1542746 - Switch clang-based PGO builds from front-end based instrumentation to IR-level instrumentation.

Reporter

Description

•

6 years ago

Clang/LLVM supports two flavours of instrumentation-based PGO:

Front-end based instrumentation (-fprofile-instr-generate) and
IR-level instrumentation (-fprofile-generate).

The Rust compiler will only support the latter (at least for the foreseeable future) and the two flavours cannot be mixed within the same binary.
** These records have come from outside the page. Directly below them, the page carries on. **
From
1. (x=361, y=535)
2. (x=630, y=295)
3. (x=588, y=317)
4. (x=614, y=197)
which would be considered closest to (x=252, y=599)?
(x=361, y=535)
So in order to enable PGO for both Rust and C code at the same time, C code needs to be switched to using -fprofile-generate.

Doing so on Linux seems to work fine, as indicated by these try-builds:

https://treeherder.mozilla.org/#/jobs?repo=try&revision=9767d518556df6dfe911353042e02eeeca8c10aa (Clang 7)
https://treeherder.mozilla.org/#/jobs?repo=try&revision=01d2b39ac644580e5e7c04343d4367ac0dc06721 (Clang 8, including PGO for Rust)

On Windows this might or might not be blocked on problems with instrumentation and exception handling (see https://bugzilla.mozilla.org/show_bug.cgi?id=1437452#c41)

Nathan Froyd [:froydnj]

Assignee

Updated

•

6 years ago

Assignee: nobody → nfroyd

Nathan Froyd [:froydnj]

Assignee

Comment 1

•

6 years ago

The initial performance results are not encouraging:

https://treeherder.mozilla.org/perf.html#/compare?originalProject=try&originalRevision=df56e4acc60147032e2738907324f088bcb9ae1a&newProject=try&newRevision=e8b717f52094c622d68ffa949b2c1210f515f169

Basically everything loses on windows (except a massive 15% improvement in raptor-webaudio), and there is the occasional improvement on linux.

I think what's happening is the the MOZ_PROFILE_ORDER_FILE stuff really helped startup times by grouping a bunch of code, and we lost that ability with the IR-level instrumentation. I don't think the two kinds of instrumentation are usable together. What we may have to do is what dmajor suggested doing when the MOZ_PROFILE_ORDER_FILE stuff first went into the tree: check in static versions of the ordering files to use with the linker, even when we're using IR-level instrumentation. That lets us get the fine-grained profiling information, and enable the linker to appropriately reorder things to improve startup time. We can refresh the order files periodically to account for new code being added to the tree.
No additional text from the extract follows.